Enjoy the circus, er, media day antics
DAVE BOLING; Staff writer
By this afternoon, some of you already will be sick of the Super Bowl.
Those repulsed by the ever-amping hype will find it hard to avoid video clips of some inane question, witless answer or absurd circumstance connected to today’s annual Media Day.
Understandable. Back when I first started covering Super Bowls, I recall having a snooty attitude about this day. That’s when I thought it was a time to be professional and offer probing questions in search of insightful answers from thoughtful athletes.
Silly boy. This is not about that at all; it’s the day when the NFL credentials practically anybody with a recording device and grants them access to the Pittsburgh Steelers and Green Bay Packers.
It’s annoying, off-putting and a little insulting.
Yet this is also pure genius. It’s all a part of the mechanism the NFL has used to turn a football game into an international event.

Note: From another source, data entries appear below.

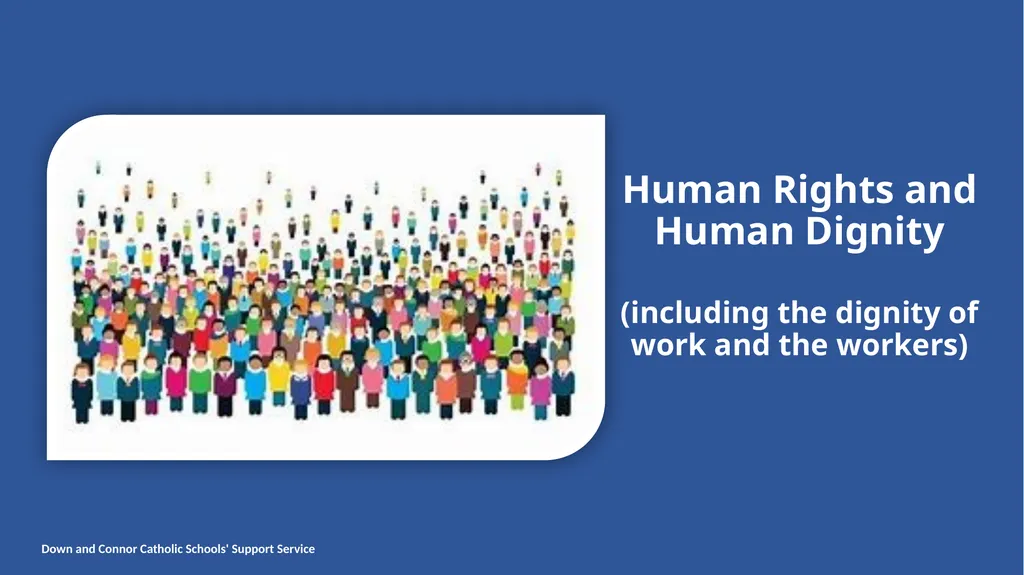 Human Rights and Human Dignity

(including the dignity of work and the workers)

Down and Connor Catholic Schools' Support Service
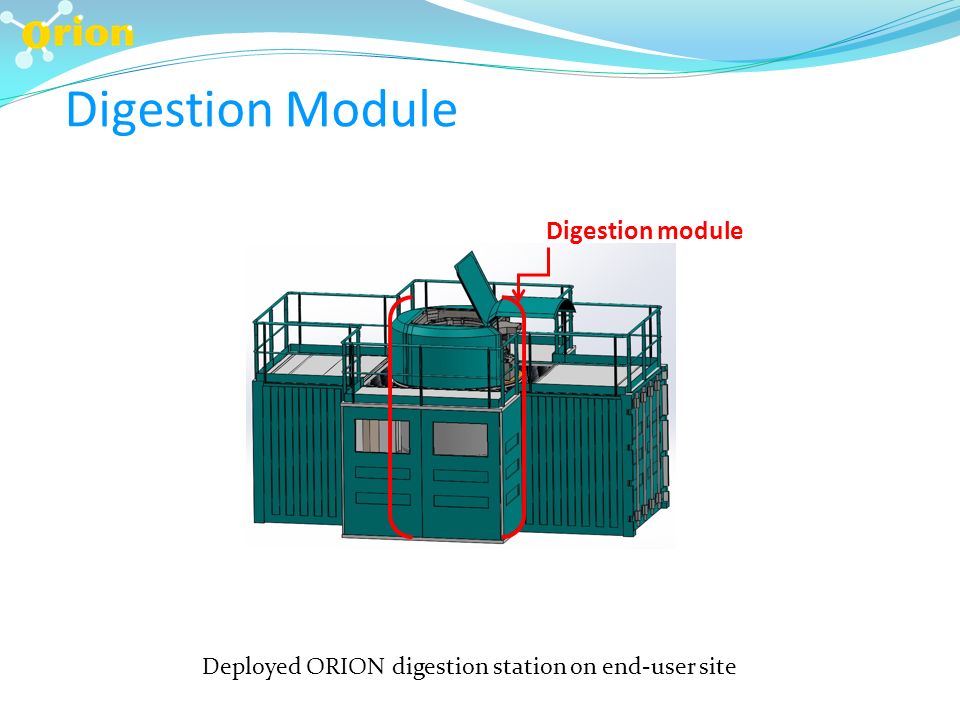 Orion

Digestion Module

Digestion module

Deployed ORION digestion station on end-user site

This is the day when the normally conservative gatekeepers open the door to all the “entertainment” stations to reach a huge and varied constituency around the globe – including those who don’t normally give a rip about sports. While some of us object to the hint of buffoonery, it plays to a big crowd.
The trick is to understand that very little of what you see will have any bearing on what happens when the game kicks off Sunday. This is the cartoon before the movie.

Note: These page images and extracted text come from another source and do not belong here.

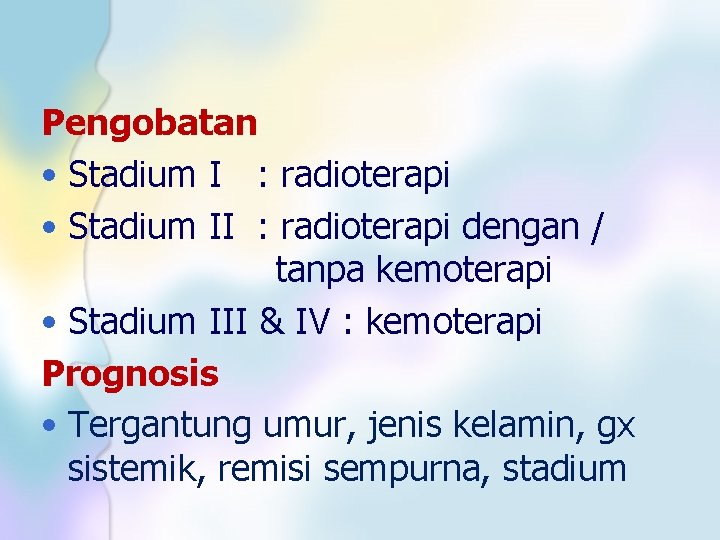 Pengobatan

• Stadium I : radioterapi
• Stadium II : radioterapi dengan / tanpa kemoterapi
• Stadium III & IV : kemoterapi

Prognosis

• Tergantung umur, jenis kelamin, gx sistemik, remisi sempurna, stadium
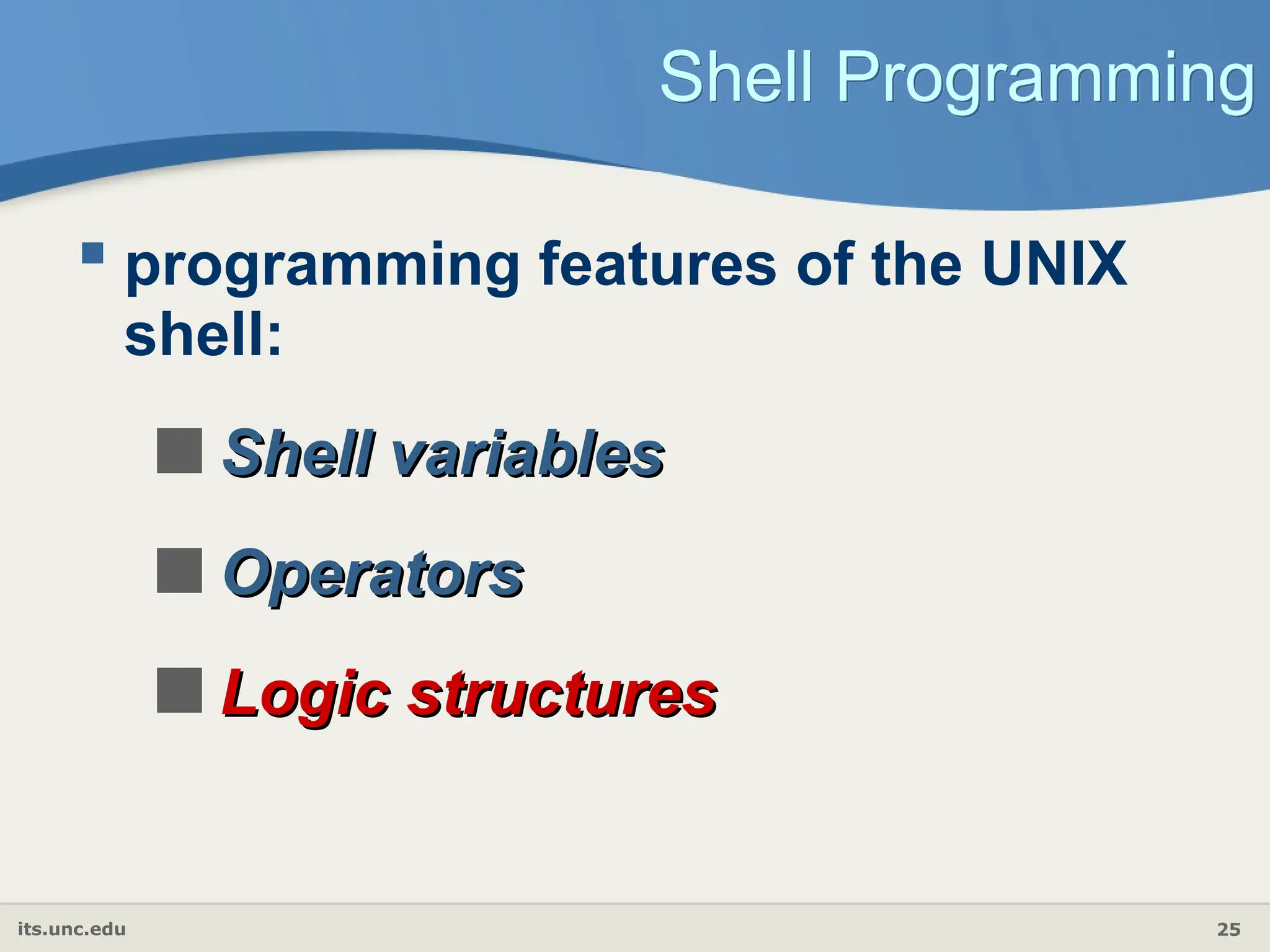 Shell Programming

programming features of the UNIX shell:

Shell variables

Operators

Logic structures

its.unc.edu

25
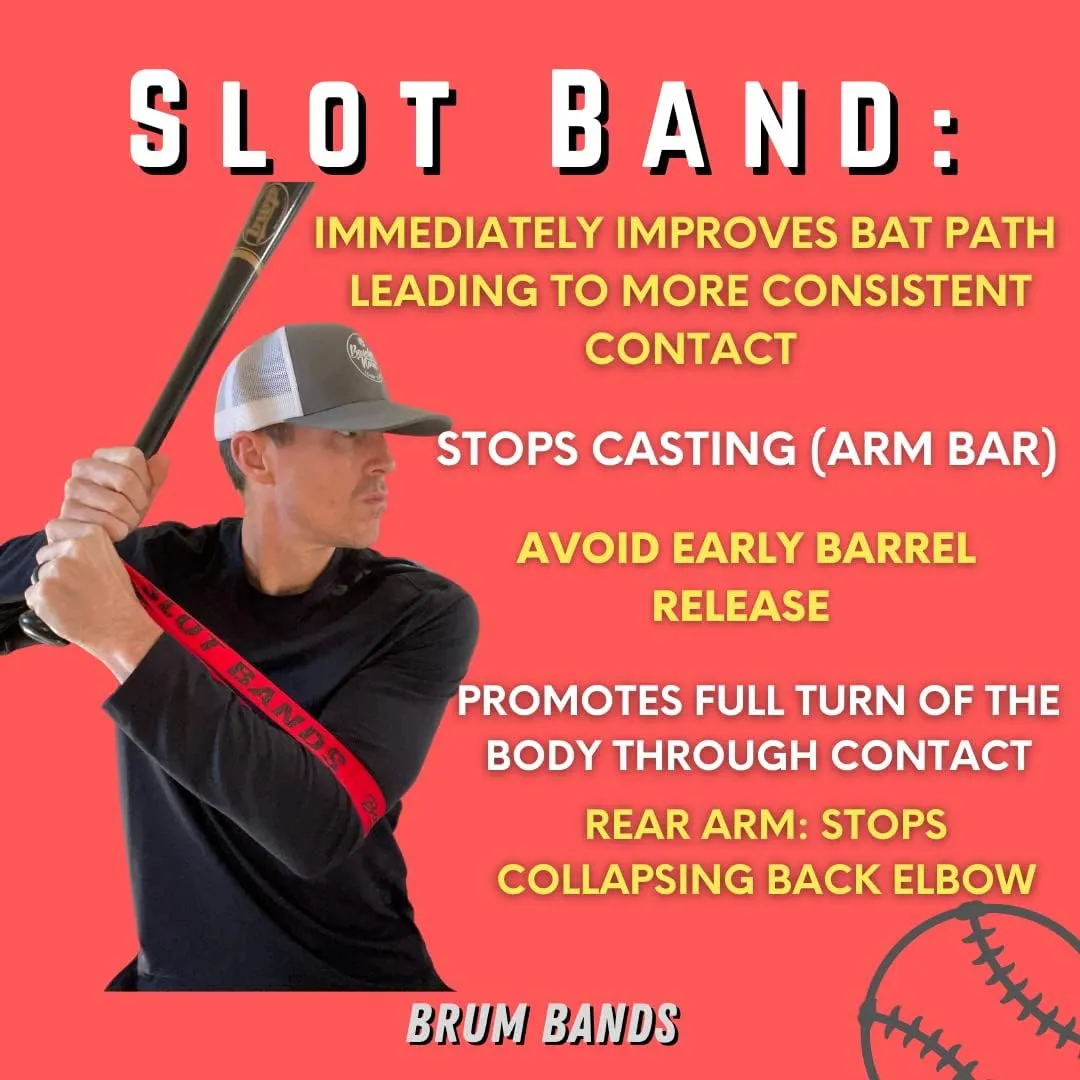 SLOT BAND:

IMMEDIATELY IMPROVES BAT PATH LEADING TO MORE CONSISTENT CONTACT

STOPS CASTING (ARM BAR)

AVOID EARLY BARREL RELEASE

PROMOTES FULL TURN OF THE BODY THROUGH CONTACT

REAR ARM: STOPS COLLAPSING BACK ELBOW

SLOT BANDS

BRUM BANDS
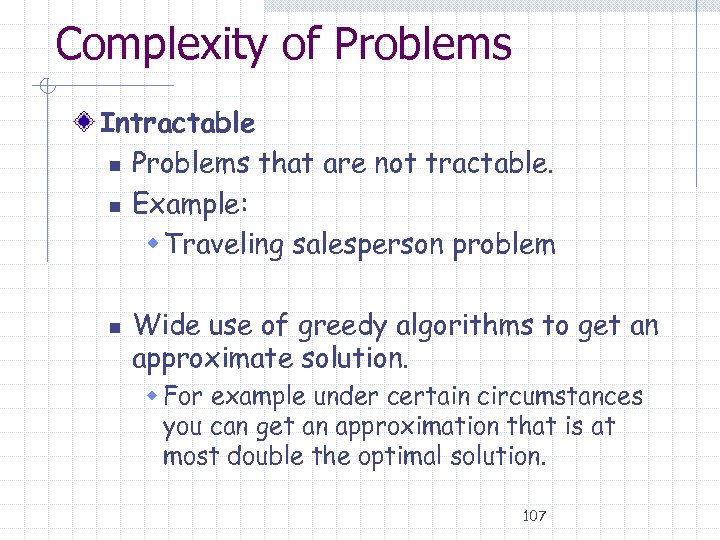 Complexity of Problems

Intractable

Problems that are not tractable.

Example:

Traveling salesperson problem

Wide use of greedy algorithms to get an approximate solution.

For example under certain circumstances you can get an approximation that is at most double the optimal solution.

107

Go with it. Chuckle. Move on.
I always liked to believe readership would benefit from a column about a player’s motivations and perspectives as he approaches the most important game of his career. I’ve worked 13 of these things, and it took me a while to catch on that this day is different.
I discovered that people the next morning were actually asking each other if they had seen the video of a vacuous bimbette from a Mexican TV station who showed up in a revealing wedding dress to ask Tom Brady if he would marry her in 2008.

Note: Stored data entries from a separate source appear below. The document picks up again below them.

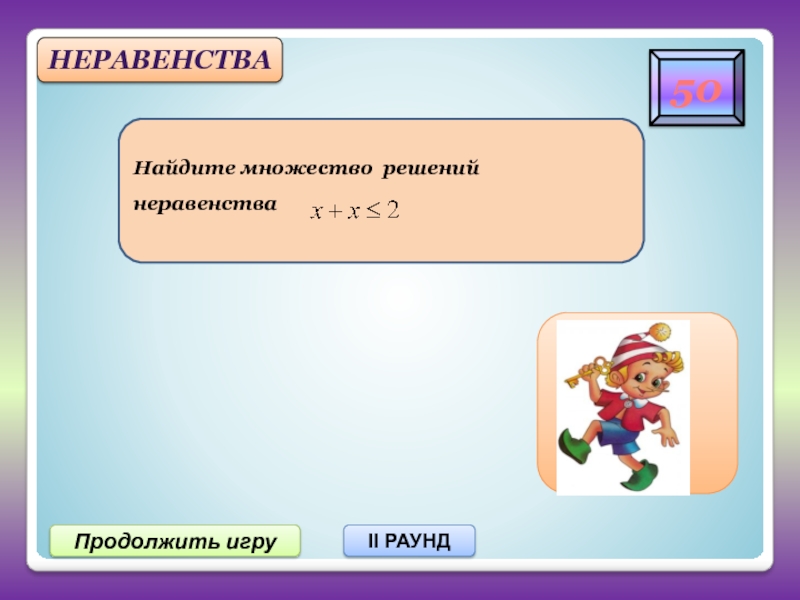 НЕРАВЕНСТВА

50

Найдите множество решений неравенства $x + x \leq 2$

Продолжить игру

II РАУНД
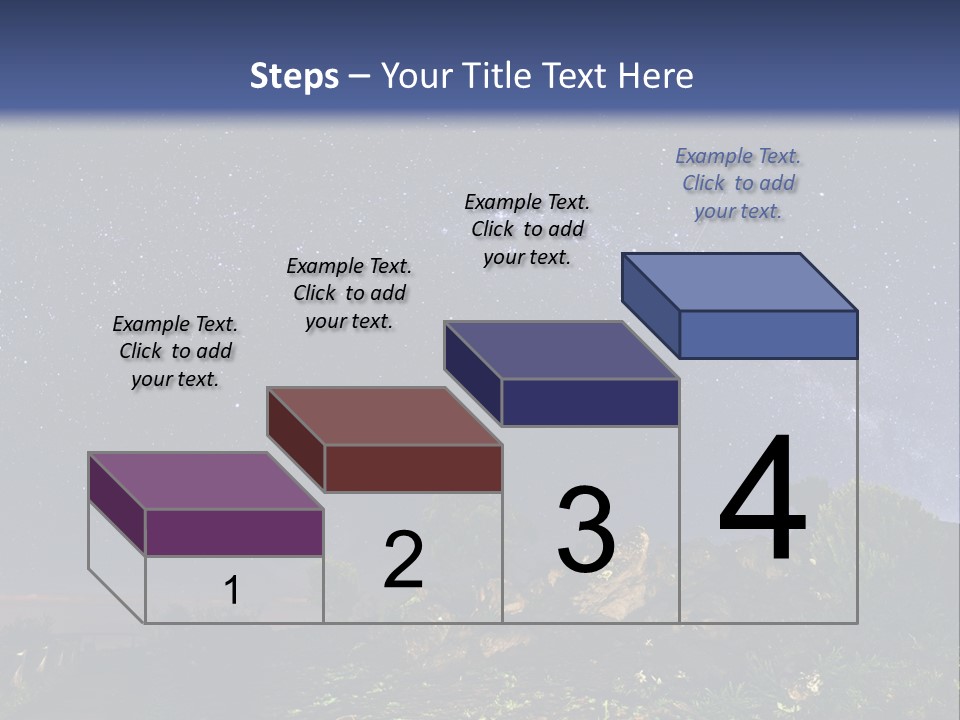 Steps – Your Title Text Here

Example Text. Click to add your text.

Example Text. Click to add your text.

Example Text. Click to add your text.

Example Text. Click to add your text.

1

2

3

4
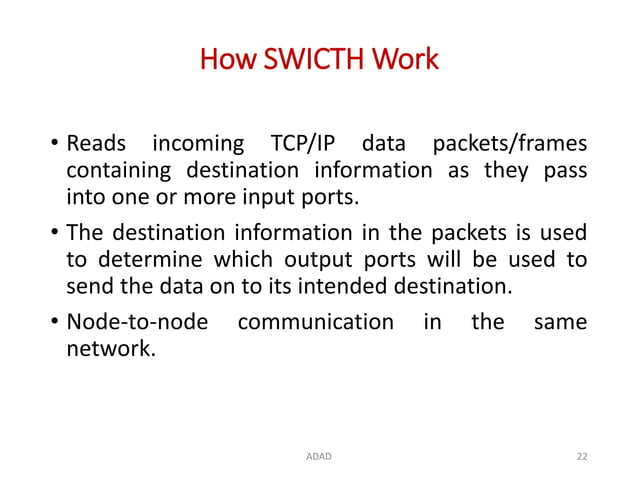 How SWICTH Work

• Reads incoming TCP/IP data packets/frames containing destination information as they pass into one or more input ports.

• The destination information in the packets is used to determine which output ports will be used to send the data on to its intended destination.

• Node-to-node communication in the same network.

ADAD

22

Absurd, right? I dismissed her act as a ridiculous sideshow. But chances are that many thousands of non-typical sports viewers who had never heard of Tom Brady caught the clip, tuned in on Sunday, and in the process were subsequently compelled to consume specific brands of corn chips, or switch to insurance represented by indignant cavemen and a smooth-talking lizard.
On Monday morning they might not remember which team won the game, but they’ll ask their colleague in the next cubicle if they saw the commercial where the horses played football and the zebra served as referee.
Maybe the trick is to view today’s exposure to players and staff as a social Rorschach test. What can we learn of them by the manner in which they cope?
In the case of Brady, it would have been worth noting the way he coolly declined the proposal by offering a compliment about how any man who ended up with the reporter would consider himself fortunate.
He was unexpectedly put on the spot, but stayed light on his feet and slipped free with smiles all around. And, any analyst of human nature would have noted that within minutes of being rejected by Brady, the reporter appeared quite happy to be carried around in the arms of one of the New England offensive linemen.
The symbiosis is clear. The lineman’s job is to provide protection that keeps Brady’s toothy smile undamaged, and in return, well, there are worse things than being in position to sort through Brady’s cast-offs.
We may note that the players are very agreeable to the appeal of this day. They videotape the experience and are only too willing to comply with each request.
The NFL, meanwhile, returns to business the rest of the week, providing extraordinary access to players in serious and professional settings that allow the most fervent fan to gorge on non-stop information.
This league gets a few things wrong. I mean, the sham that is the Pro Bowl, once and for all, has got to go ... that little fox trot the linemen do instead of blocking and tackling has gotten too ridiculous to be perpetuated.
But they’ve got the Super Bowl figured out. And as much as some of us may be turned away by the spectacle, media day is a part of it.